Coactivator-associated arginine methyltransferase 1 (CARM1) belongs to the protein arginine methyltransferase family. It was reported to methylate histone as well as non-histone proteins and thus to be involved in transcriptional activation and mRNA degradation/stability. Here we report the genetic complementation of carm1-/- cells with wild-type CARM1 or an enzymatic inactive mutant of CARM1 to investigate the requirement of CARM1 and its enzymatic activity for nuclear factor kappaB (NF-kappaB)-dependent gene expression. Using custom microarray and quantitative reverse transcription PCR, we could define a subset of NF-kappaB target genes that required CARM1 for their proper expression. Although several tumor necrosis factor-alpha- and phorbol-12-myristate-13-acetate/ionomycin-induced NF-kappaB target genes are CARM1 dependent, CARM1 enzymatic activity was dispensable for gene expression. Interestingly, CARM1 was not required for the stimulus-dependent recruitment of RelA/p65 to chromatin, suggesting that CARM1 is rather contributing in protein complex stabilization. Together, our results confirm the importance of CARM1 as transcriptional cofactor without the involvement of its catalytic activity.

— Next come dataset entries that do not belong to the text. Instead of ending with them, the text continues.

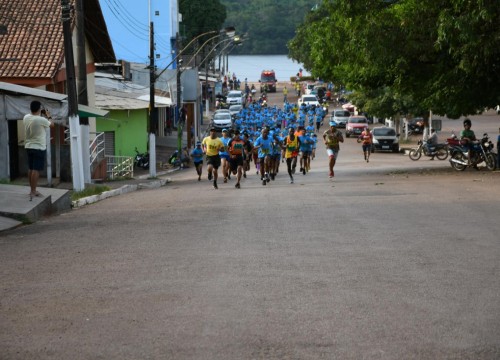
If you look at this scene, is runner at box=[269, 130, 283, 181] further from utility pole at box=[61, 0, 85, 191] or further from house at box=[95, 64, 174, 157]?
house at box=[95, 64, 174, 157]

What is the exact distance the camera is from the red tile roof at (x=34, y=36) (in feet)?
102

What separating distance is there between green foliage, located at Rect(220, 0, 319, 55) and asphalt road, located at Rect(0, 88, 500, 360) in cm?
16434

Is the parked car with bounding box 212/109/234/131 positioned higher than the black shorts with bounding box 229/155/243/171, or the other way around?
the black shorts with bounding box 229/155/243/171

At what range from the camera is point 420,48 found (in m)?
27.8

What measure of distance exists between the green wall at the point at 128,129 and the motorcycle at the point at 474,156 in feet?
59.8

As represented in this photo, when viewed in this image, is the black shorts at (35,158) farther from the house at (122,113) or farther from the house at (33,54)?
the house at (122,113)

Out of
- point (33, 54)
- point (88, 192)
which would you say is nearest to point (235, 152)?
point (88, 192)

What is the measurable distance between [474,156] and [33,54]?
49.7 ft

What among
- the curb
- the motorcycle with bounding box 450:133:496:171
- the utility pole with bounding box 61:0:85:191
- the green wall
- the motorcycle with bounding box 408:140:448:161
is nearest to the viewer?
the curb

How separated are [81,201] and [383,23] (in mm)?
11406

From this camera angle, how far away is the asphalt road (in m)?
7.00

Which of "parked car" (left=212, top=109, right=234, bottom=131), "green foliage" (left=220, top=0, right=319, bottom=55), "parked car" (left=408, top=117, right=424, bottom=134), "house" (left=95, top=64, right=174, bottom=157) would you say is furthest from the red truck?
"house" (left=95, top=64, right=174, bottom=157)

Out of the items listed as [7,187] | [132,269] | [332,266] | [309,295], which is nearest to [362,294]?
[309,295]

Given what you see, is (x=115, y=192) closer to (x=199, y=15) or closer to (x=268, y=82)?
(x=199, y=15)
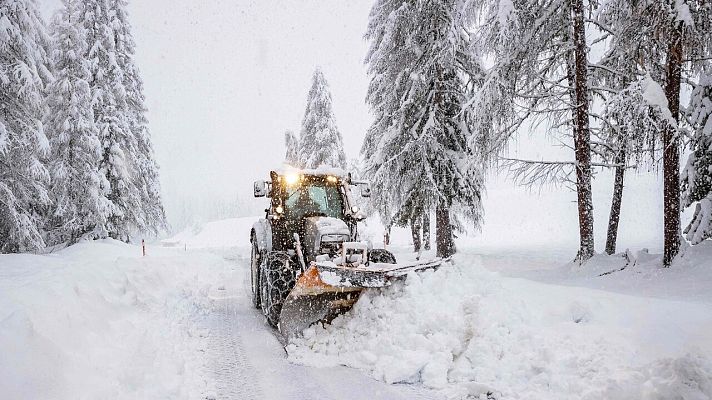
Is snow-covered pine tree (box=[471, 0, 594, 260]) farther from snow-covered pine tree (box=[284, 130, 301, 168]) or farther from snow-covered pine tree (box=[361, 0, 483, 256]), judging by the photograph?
snow-covered pine tree (box=[284, 130, 301, 168])

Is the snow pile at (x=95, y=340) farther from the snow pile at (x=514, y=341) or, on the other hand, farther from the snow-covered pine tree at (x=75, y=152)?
the snow-covered pine tree at (x=75, y=152)

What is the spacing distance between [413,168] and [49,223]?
15233mm

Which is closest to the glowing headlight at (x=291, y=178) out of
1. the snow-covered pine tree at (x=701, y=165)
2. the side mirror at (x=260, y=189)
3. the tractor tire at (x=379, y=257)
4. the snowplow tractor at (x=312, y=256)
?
the snowplow tractor at (x=312, y=256)

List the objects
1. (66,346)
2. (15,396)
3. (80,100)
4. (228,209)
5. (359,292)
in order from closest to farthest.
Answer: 1. (15,396)
2. (66,346)
3. (359,292)
4. (80,100)
5. (228,209)

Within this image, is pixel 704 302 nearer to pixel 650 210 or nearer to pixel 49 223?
pixel 49 223

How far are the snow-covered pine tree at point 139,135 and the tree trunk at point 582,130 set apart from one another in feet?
55.5

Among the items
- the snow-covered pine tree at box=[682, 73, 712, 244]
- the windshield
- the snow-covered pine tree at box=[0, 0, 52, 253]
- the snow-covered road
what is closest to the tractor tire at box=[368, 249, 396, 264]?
the windshield

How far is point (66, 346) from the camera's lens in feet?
13.6

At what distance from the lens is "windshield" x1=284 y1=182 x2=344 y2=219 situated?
7.62 metres

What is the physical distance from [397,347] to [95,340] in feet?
10.5

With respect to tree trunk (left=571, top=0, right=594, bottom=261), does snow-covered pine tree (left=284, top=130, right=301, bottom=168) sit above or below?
above

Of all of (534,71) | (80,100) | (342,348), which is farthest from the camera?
(80,100)

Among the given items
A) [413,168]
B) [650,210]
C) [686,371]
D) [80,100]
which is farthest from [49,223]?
[650,210]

Functional relevance of novel p300-mediated lysine 314 and 315 acetylation of RelA/p65.

Nuclear factor kappaB (NF-kappaB) plays an important role in the transcriptional regulation of genes involved in immunity and cell survival. We show here in vitro and in vivo acetylation of RelA/p65 by p300 on lysine 314 and 315, two novel acetylation sites. Additionally, we confirmed the acetylation on lysine 310 shown previously. Genetic complementation of RelA/p65-/- cells with wild type and non-acetylatable mutants of RelA/p65 (K314R and K315R) revealed that neither shuttling, DNA binding nor the induction of anti-apoptotic genes by tumor necrosis factor alpha was affected by acetylation on these residues. Microarray analysis of these cells treated with TNFalpha identified specific sets of genes differently regulated by wild type or acetylation-deficient mutants of RelA/p65. Specific genes were either stimulated or repressed by the acetylation-deficient mutants when compared to RelA/p65 wild type. These results support the hypothesis that site-specific p300-mediated acetylation of RelA/p65 regulates the specificity of NF-kappaB dependent gene expression.